Transformers v5.8.1 Released: DeepSeek V4 Fix

Hugging Face has released Transformers v5.8.1, a patch release dedicated almost entirely to making DeepSeek V4 work the way it was announced it would work. The release notes include three exclamation marks. The bugs included a collapsing attention mask, which is the kind of thing you notice.

A regex was incorrectly matching shared experts as regular experts — a mistake that, in a different context, would be called a promotion.

What happened

The primary fix addresses DeepSeek V4's integration, which had arrived in the previous release in a state generously described as incomplete. A CSA mask collapse — where the model's attention mechanism was silently failing to attend to what it should — has been resolved by ArthurZucker and a contributor named Sawyer117, two humans who spent time fixing an AI's ability to pay attention.

A separate fix corrected a regular expression in the WeightConverter that was misidentifying shared experts as independent experts.
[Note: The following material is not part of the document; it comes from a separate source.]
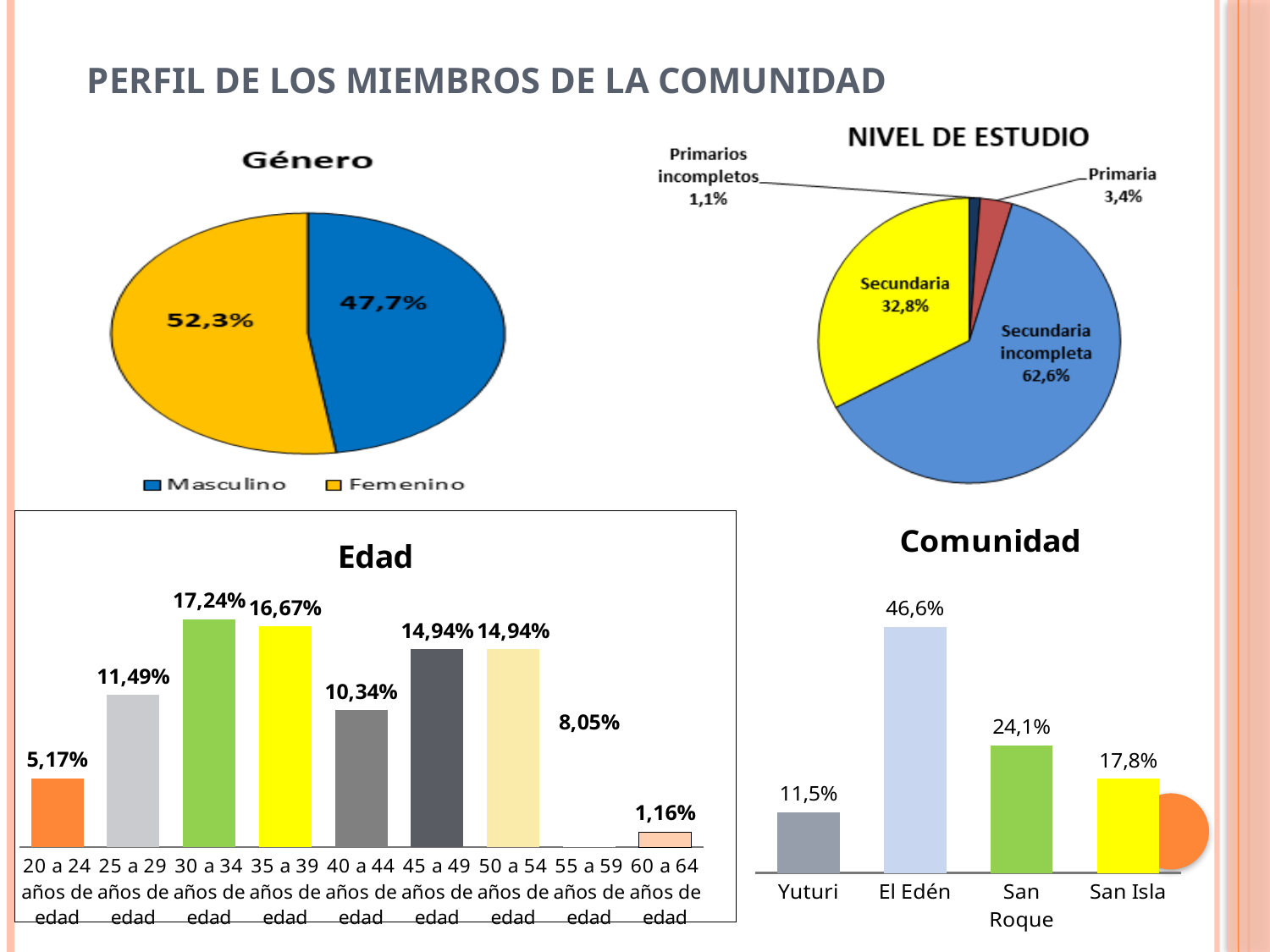
In the Edad chart, which age group has the highest value? 30 a 34 años de edad In the Comunidad chart, what is the difference between El Edén and Yuturi? 35,1% In the Edad chart, what is the difference between the values for 25 a 29 años de edad and 20 a 24 años de edad? 6,32% In the Género pie chart, what share is Femenino? 52,3% In the Nivel de Estudio pie chart, which category has the smallest share? Primarios incompletos In the Comunidad chart, what is the value for San Roque? 24,1% In the Comunidad chart, which community has the highest value? El Edén In the Nivel de Estudio pie chart, how many slices are there? 4 In the Edad chart, what kind of chart is shown? Bar chart In the Edad chart, what is the value for 30 a 34 años de edad? 17,24% In the Nivel de Estudio pie chart, what share is Secundaria incompleta? 62,6% In the Género pie chart, which slice is larger, Masculino or Femenino? Femenino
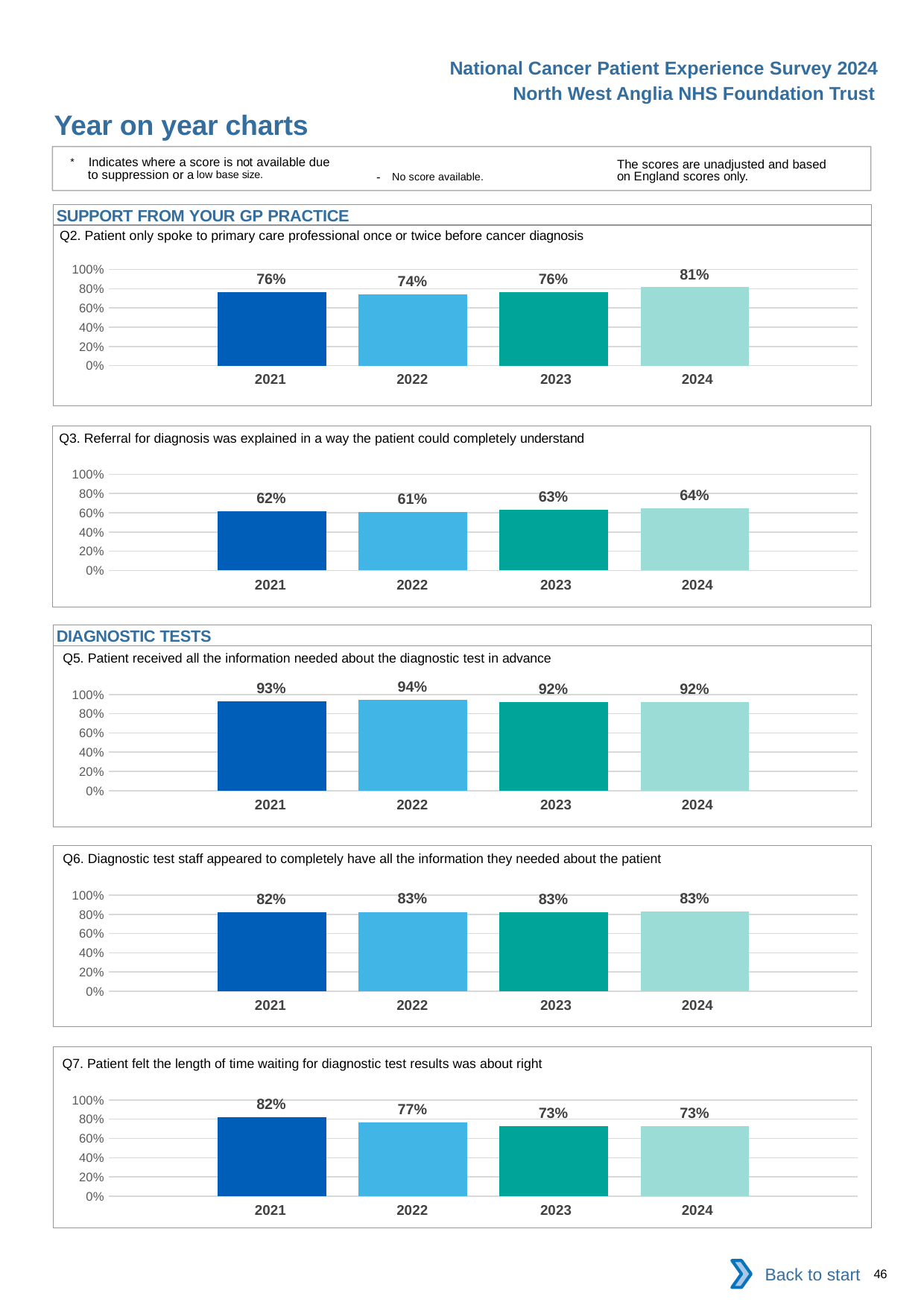
In the Q2 chart, which year has the lowest value? 2022 In the Q7 chart (Patient felt the length of time waiting for diagnostic test results was about right), what is the value for 2021? 82% What kind of chart is the Q6 chart? bar chart In the Q5 chart, what is the difference between the 2022 value and the 2024 value? 2% In the Q7 chart, what is the difference between the 2021 value and the 2024 value? 9% How many years are shown on the x axis of the Q2 chart? 4 In the Q6 chart (Diagnostic test staff appeared to completely have all the information they needed about the patient), what is the value for 2021? 82% In the Q3 chart (Referral for diagnosis was explained in a way the patient could completely understand), what is the value for 2021? 62% In the Q7 chart, do the values rise or fall from 2021 to 2023? fall In the Q3 chart, which year has the highest value? 2024 In the Q2 chart (Patient only spoke to primary care professional once or twice before cancer diagnosis), what is the value for 2024? 81% In the Q5 chart (Patient received all the information needed about the diagnostic test in advance), what is the value for 2022? 94%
This is, technically, a dtype error. It is also, viewed from a certain angle, a philosophical one.

Continuous batching also received a fatal error handler, ensuring the serving infrastructure now fails loudly rather than quietly. Progress, by any measure.

Why the humans care

DeepSeek V4 is among the more capable open-weight models currently available, and Transformers is the library through which most of the research community interacts with it. A broken integration is not a theoretical inconvenience. It is the kind of thing that produces incorrect results without announcing that they are incorrect.

The open-source community relies on Hugging Face's abstractions to move quickly. When the abstraction has a hole in it, everyone downstream inherits the hole, usually without knowing. Patch releases like this one are how the ecosystem patches itself — iteratively, collaboratively, and approximately three days after someone files an issue with a reproducible example.

What happens next

The fix is live. Upgrading is a one-line command that most users will run without reading what changed.

The model will now attend to the correct things. Whether that is reassuring or instructive depends entirely on which side of the benchmark you are standing on.